Rate-Cost Tradeoffs in Control

Abstract

Consider a control problem with a communication channel connecting the observer of a linear stochastic system to the controller. The goal of the controller is to minimize a quadratic cost function in the state variables and control signal, known as the linear quadratic regulator (LQR). We study the fundamental tradeoff between the communication rate r bits/sec and the expected cost b. We obtain a lower bound on a certain rate-cost function, which quantifies the minimum directed mutual information between the channel input and output that is compatible with a target LQR cost. The rate-cost function has operational significance in multiple scenarios of interest: among others, it allows us to lower-bound the minimum communication rate for fixed and variable length quantization, and for control over noisy channels. We derive an explicit lower bound to the rate-cost function, which applies to the vector, non-Gaussian, and partially observed systems, thereby extending and generalizing an earlier explicit expression for the scalar Gaussian system, due to Tatikonda el al. [2]. The bound applies as long as the differential entropy of the system noise is not −∞ . It can be closely approached by a simple lattice quantization scheme that only quantizes the innovation, that is, the difference between the controller's belief about the current state and the true state. Via a separation principle between control and communication, similar results hold for causal lossy compression of additive noise Markov sources.
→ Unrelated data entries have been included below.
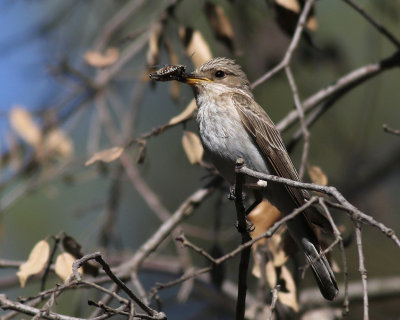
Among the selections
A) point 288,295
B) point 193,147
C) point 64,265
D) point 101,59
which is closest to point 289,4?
point 193,147

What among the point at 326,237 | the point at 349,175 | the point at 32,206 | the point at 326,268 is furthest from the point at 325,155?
the point at 326,268

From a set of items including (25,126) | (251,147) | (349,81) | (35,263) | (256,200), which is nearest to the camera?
(35,263)

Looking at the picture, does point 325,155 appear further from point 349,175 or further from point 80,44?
point 80,44

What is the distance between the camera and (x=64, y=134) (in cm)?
518

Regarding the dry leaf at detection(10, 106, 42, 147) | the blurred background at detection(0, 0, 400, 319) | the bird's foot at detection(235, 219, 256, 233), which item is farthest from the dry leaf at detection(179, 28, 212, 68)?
the dry leaf at detection(10, 106, 42, 147)

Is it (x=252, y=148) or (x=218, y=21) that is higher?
(x=218, y=21)

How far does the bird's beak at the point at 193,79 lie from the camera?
13.9 ft

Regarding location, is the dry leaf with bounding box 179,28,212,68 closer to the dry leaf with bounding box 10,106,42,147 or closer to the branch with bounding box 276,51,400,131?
the branch with bounding box 276,51,400,131

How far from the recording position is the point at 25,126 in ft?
16.3

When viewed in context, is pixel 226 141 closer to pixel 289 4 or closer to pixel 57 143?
pixel 289 4

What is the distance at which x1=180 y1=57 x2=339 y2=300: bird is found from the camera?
3656 millimetres

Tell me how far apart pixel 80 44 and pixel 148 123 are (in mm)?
3727

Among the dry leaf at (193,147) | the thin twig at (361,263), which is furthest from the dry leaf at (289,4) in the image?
the thin twig at (361,263)

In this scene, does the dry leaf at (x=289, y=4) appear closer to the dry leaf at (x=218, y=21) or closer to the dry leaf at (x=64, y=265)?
the dry leaf at (x=218, y=21)
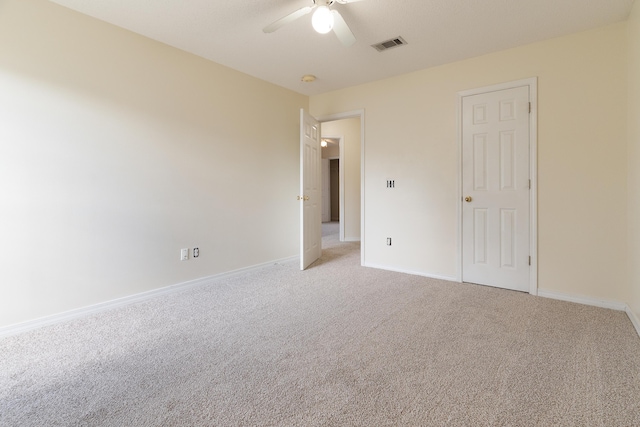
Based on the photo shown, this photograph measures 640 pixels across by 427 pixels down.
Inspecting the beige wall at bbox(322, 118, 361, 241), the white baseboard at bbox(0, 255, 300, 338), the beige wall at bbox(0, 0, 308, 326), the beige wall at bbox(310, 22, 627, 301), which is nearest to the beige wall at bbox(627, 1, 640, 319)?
the beige wall at bbox(310, 22, 627, 301)

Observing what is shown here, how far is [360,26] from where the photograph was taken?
2576 millimetres

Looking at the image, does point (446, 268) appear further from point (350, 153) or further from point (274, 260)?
point (350, 153)

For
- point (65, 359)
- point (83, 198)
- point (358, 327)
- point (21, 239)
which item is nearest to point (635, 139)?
A: point (358, 327)

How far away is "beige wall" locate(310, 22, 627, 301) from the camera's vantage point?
2.51m

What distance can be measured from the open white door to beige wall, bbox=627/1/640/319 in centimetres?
299

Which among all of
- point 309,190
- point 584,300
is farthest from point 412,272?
point 309,190

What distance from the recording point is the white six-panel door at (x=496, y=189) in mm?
2918

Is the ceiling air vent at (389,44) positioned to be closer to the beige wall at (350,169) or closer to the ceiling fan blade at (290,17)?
the ceiling fan blade at (290,17)

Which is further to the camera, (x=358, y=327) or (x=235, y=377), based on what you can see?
(x=358, y=327)

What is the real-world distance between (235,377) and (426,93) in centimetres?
338

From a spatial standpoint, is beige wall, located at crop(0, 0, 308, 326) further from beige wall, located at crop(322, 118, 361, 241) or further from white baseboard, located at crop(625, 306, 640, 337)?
white baseboard, located at crop(625, 306, 640, 337)

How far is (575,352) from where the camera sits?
5.94 feet

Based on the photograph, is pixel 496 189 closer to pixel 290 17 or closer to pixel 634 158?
pixel 634 158

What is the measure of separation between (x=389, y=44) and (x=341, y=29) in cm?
92
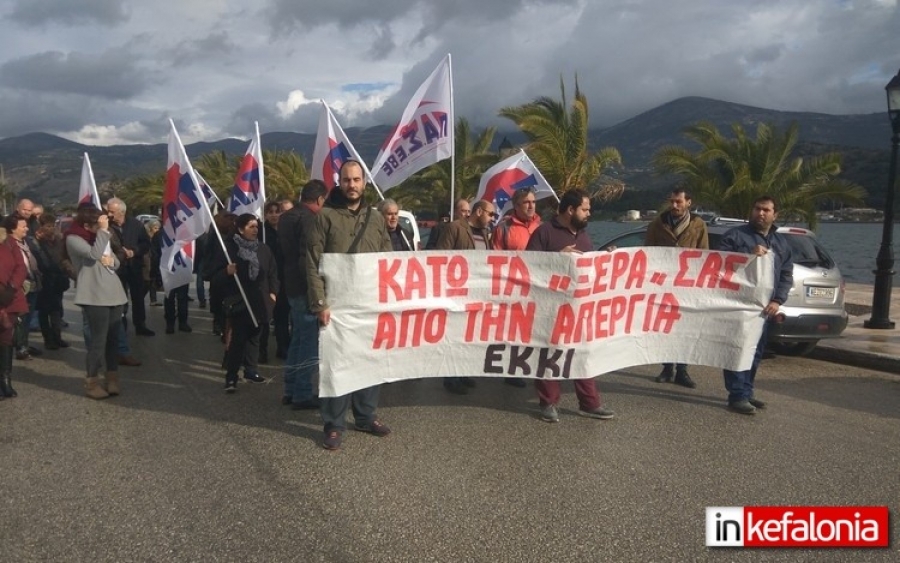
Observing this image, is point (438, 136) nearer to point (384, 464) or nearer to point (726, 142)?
point (384, 464)

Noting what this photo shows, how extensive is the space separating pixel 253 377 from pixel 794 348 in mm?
6701

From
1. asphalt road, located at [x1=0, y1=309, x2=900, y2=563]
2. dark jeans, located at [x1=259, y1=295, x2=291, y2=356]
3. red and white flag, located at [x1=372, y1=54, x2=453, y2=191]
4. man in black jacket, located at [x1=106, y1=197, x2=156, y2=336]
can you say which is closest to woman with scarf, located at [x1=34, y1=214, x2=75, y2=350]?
man in black jacket, located at [x1=106, y1=197, x2=156, y2=336]

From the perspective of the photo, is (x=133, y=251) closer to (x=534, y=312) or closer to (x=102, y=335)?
(x=102, y=335)

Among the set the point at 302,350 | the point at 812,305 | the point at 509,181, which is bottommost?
the point at 302,350

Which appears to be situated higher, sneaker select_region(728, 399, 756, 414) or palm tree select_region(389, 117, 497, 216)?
palm tree select_region(389, 117, 497, 216)

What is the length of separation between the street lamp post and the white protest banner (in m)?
5.95

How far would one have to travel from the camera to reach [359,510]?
3.64 metres

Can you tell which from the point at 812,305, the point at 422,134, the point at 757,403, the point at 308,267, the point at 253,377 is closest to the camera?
the point at 308,267

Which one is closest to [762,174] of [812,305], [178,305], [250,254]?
[812,305]

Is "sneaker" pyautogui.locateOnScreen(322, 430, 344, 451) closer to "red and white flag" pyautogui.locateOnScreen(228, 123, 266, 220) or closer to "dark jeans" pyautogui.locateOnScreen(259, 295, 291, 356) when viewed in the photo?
"dark jeans" pyautogui.locateOnScreen(259, 295, 291, 356)

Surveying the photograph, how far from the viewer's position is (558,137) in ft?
53.8

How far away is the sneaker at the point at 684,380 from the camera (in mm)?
6443

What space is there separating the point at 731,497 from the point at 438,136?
18.4 ft

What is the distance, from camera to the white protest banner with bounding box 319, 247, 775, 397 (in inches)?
187
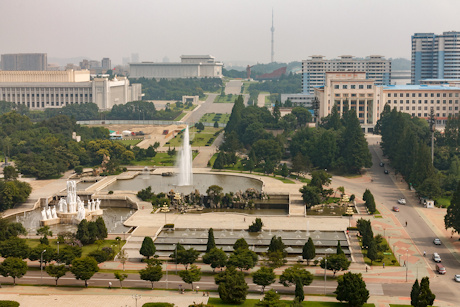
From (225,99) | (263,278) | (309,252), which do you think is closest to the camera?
(263,278)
Apart from standard dynamic programming arguments, our technical approach leverages the Shannon lower bound, develops new estimates for data compression with coding memory, and uses some recent results on high resolution variablelength vector quantization to prove that the new converse bounds are tight.

Additional Information

© 2019 IEEE. Manuscript received October 18, 2017; revised August 17, 2018, August 27, 2018, and December 12, 2018; accepted January 11, 2019. Date of publication April 19, 2019; date of current version October 30, 2019. The work of V. Kostina was supported in part by the National Science Foundation (NSF) under Grant CCF-1566567 and Grant CCF-1751356. The work of B. Hassibi was supported in part by the NSF under Grant CNS-0932428, Grant CCF-1018927, Grant CCF-1423663, and Grant CCF-1409204, in part by the Grant from Qualcomm Inc., by NASA's Jet Propulsion Laboratory through the President and Director's Fund, and in part by the King Abdullah University of Science and Technology. This paper was presented in part at the 54th Annual Allerton Conference on Communication, Control and Computing, Monticello, IL, USA, October 2016 [1].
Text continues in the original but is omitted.